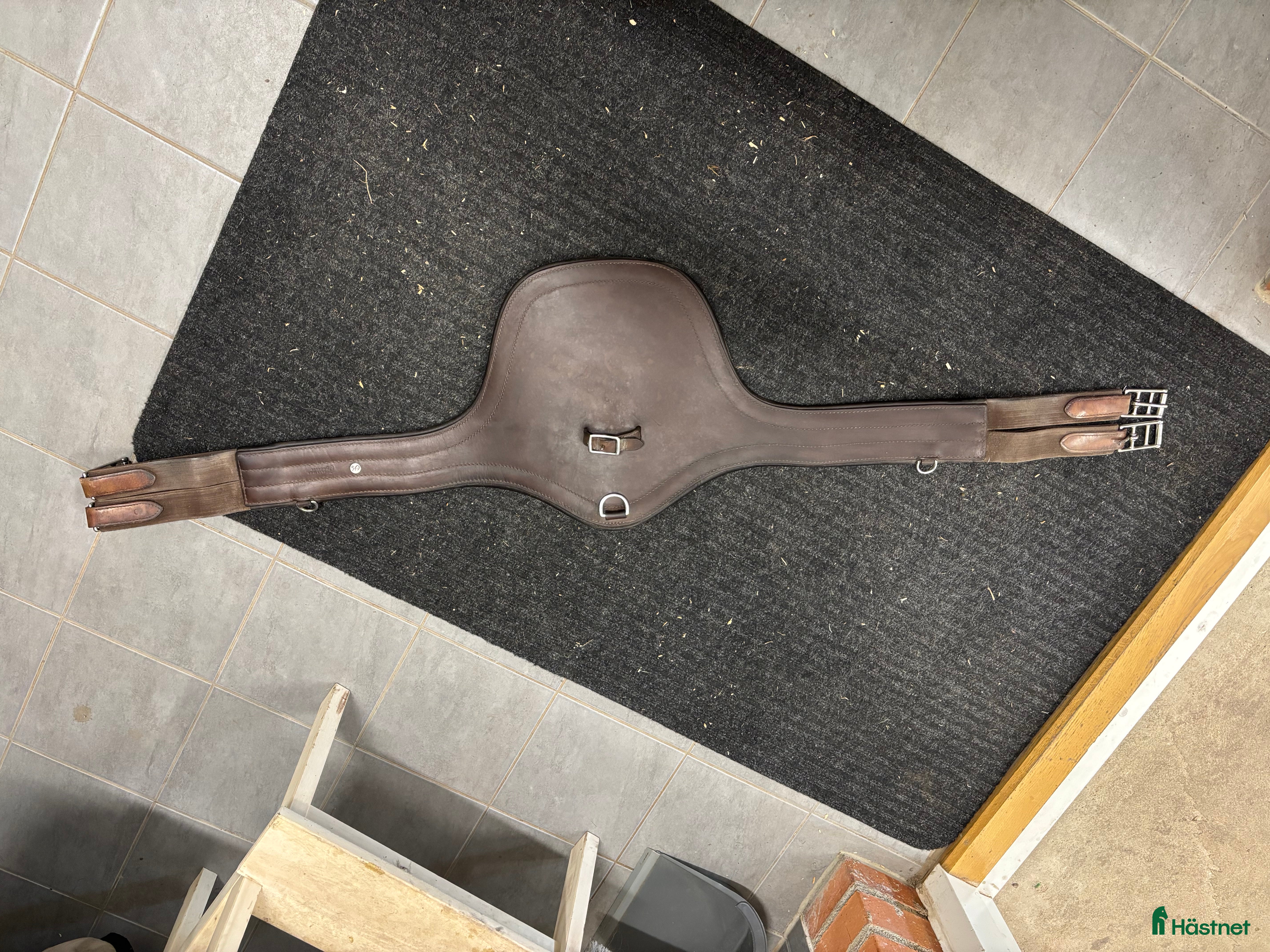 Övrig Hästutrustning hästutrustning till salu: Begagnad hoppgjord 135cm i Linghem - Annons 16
###
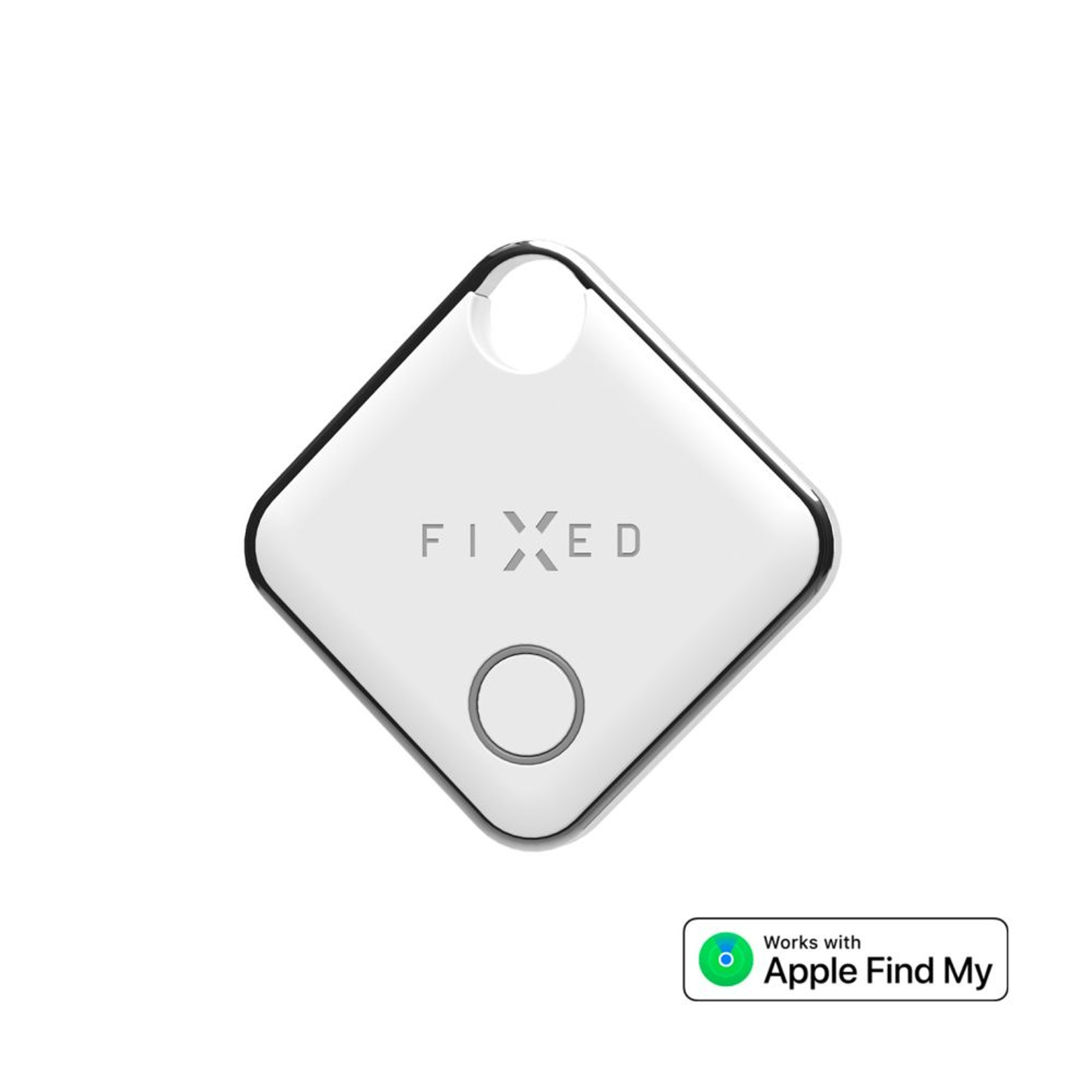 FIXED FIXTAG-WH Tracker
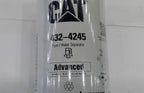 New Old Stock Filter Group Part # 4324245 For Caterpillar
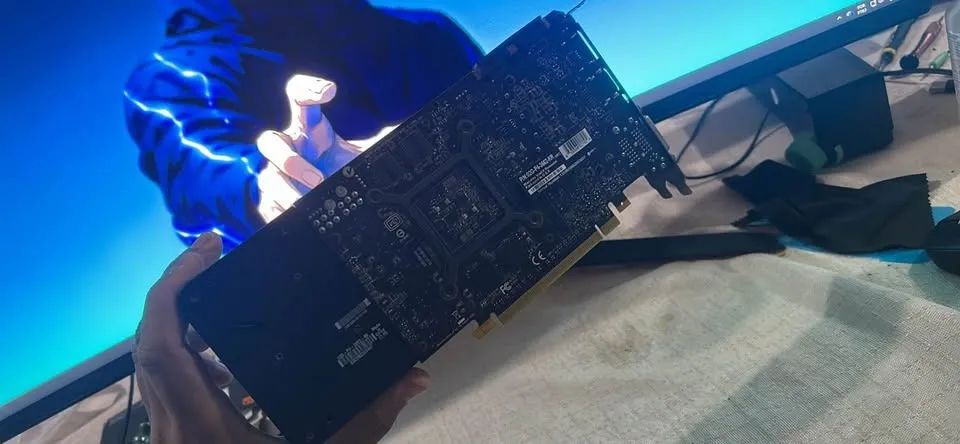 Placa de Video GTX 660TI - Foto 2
###
#### [YOUR ASSIGNMENT]
From the records above, quote word for word only the lines beginning at the line that has "New Old Stock" and stopping after the line that has "Placa de Video GTX 660TI - Foto 2". Omit the pictures.

#### [EXERCISE RESPONSE]
 New Old Stock Filter Group Part # 4324245 For Caterpillar
 Placa de Video GTX 660TI - Foto 2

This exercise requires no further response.